### [Your task]
When a line in the listing contains the string "States", pick it out and copy it.

### [Records provided]
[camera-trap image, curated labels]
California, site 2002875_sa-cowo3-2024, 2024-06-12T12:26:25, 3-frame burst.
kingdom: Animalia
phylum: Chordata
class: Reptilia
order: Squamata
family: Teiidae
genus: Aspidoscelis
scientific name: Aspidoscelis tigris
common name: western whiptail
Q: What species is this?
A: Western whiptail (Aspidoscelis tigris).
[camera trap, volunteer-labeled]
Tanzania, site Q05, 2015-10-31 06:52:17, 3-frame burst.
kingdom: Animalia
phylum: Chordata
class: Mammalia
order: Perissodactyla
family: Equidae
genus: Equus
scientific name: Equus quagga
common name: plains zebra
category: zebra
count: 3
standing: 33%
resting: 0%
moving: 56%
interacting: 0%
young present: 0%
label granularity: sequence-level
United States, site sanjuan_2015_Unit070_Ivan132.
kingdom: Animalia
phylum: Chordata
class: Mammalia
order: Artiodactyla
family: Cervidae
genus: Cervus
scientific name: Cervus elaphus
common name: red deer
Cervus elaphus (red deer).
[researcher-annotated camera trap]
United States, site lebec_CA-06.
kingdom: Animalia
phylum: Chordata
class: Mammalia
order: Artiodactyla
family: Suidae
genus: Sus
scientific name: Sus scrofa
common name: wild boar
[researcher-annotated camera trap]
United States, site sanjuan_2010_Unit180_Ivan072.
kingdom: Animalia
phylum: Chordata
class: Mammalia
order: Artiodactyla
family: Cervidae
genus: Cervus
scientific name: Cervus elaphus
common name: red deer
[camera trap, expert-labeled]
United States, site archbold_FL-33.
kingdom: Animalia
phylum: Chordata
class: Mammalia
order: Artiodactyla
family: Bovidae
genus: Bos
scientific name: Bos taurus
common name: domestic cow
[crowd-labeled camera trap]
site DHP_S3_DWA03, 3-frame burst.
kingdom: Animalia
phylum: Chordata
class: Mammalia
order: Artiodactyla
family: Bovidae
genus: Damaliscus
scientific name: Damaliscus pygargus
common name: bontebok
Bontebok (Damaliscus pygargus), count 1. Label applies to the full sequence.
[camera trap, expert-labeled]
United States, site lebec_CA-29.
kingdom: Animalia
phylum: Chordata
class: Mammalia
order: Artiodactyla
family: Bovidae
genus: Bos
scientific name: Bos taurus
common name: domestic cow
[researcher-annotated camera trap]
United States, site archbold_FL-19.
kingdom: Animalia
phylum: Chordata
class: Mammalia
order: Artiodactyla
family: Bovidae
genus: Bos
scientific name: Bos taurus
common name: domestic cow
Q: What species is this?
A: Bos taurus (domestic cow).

### [Written reply]
United States, site sanjuan_2015_Unit070_Ivan132.
United States, site lebec_CA-06.
United States, site sanjuan_2010_Unit180_Ivan072.
United States, site archbold_FL-33.
United States, site lebec_CA-29.
United States, site archbold_FL-19.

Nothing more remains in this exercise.